US fund managers (USFM) that consider an EU fundraising usually rely on an investor-facing Luxembourg special limited partnership (SCSp) qualifying as an alternative investment fund for European purposes (AIF) as part of their wider fund complex. An SCSp is eligible for an EEA marketing passport, provided it is managed through an EEA-based authorized alternative investment fund manager (AIFM). Without the passport, the SCSp's offering in the EEA is more restricted. There is however another important condition to be fulfilled to secure the passport.
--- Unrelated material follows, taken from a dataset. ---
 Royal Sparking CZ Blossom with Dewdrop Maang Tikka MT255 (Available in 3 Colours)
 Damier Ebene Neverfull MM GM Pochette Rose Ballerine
The SCSp seldom faces the targeted investments directly. Instead, the SCSp typically invests via another entity (Aggregator) through which US and/or Cayman investor-facing vehicles that are part of the same fund complex also invest. Between the SCSp and the Aggregator, USFM often structure so-called blocker or splitter entities to accommodate the tax needs of certain pools of investors and carried interest holders.
If the SCSp exposes at least 85% of its assets in another AIF, the SCSp qualifies as a 'feeder AIF' (Feeder AIF) and the other AIF qualifies as a 'master AIF' (Master AIF). Assets exposed in AIFs with identical investment strategies must be aggregated to assess the 85% rule. The 85% rule is applied on a look-through basis.
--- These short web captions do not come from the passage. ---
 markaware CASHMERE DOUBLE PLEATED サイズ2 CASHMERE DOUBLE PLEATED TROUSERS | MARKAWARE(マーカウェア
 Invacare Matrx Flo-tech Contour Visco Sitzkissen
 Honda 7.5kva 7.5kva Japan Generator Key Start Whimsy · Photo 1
The benefit of the passport is lost if the SCSp is a Feeder AIF to a non-EEA Master AIF. The rationale is that a marketing passport should only benefit EEA Feeder AIFs if the investment strategy is predominantly conducted through AIFs that are themselves entitled to the passport. Hence, a European Feeder AIF to a Delaware or Cayman Master AIF would not benefit from the marketing passport. On the other hand, non-EEA AIFs that invest in parallel with the SCSp are not problematic for the 85% rule.
When the fund structure is on the drawing board, it is thus key to verify whether any non-EEA vehicle to which the SCSp exposes 85% or more of its assets qualifies, from an EU perspective, as an AIF. The latter is in principle only the case if the non-EEA vehicle conducts its own investment policy and aims to directly or indirectly onboard external capital. It can generally be held that non-EEA structuring vehicles below an SCSp such as aggregators, blockers and splitters do not qualify as AIFs and are thus not problematic.
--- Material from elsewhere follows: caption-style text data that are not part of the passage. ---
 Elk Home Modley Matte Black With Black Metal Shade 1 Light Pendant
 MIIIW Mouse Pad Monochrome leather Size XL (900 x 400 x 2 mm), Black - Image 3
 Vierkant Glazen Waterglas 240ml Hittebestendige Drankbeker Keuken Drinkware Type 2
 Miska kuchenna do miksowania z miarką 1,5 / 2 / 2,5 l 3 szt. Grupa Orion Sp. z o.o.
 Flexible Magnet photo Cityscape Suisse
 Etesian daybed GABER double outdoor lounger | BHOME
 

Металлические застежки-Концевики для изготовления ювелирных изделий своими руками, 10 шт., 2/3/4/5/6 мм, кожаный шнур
The 85% rule does technically not provide a ramp-up. However, an SCSp that conducts e.g. a secondary fund strategy and makes its first investment in a non-EEA AIF should not immediately lose its passporting rights. As long as its genuine intention is to dilute below 85% by the end of the investment period, passporting rights should remain valid.
When USFM tap into the pool of EEA capital with a passported SCSp, they should have the master-feeder rules top of mind.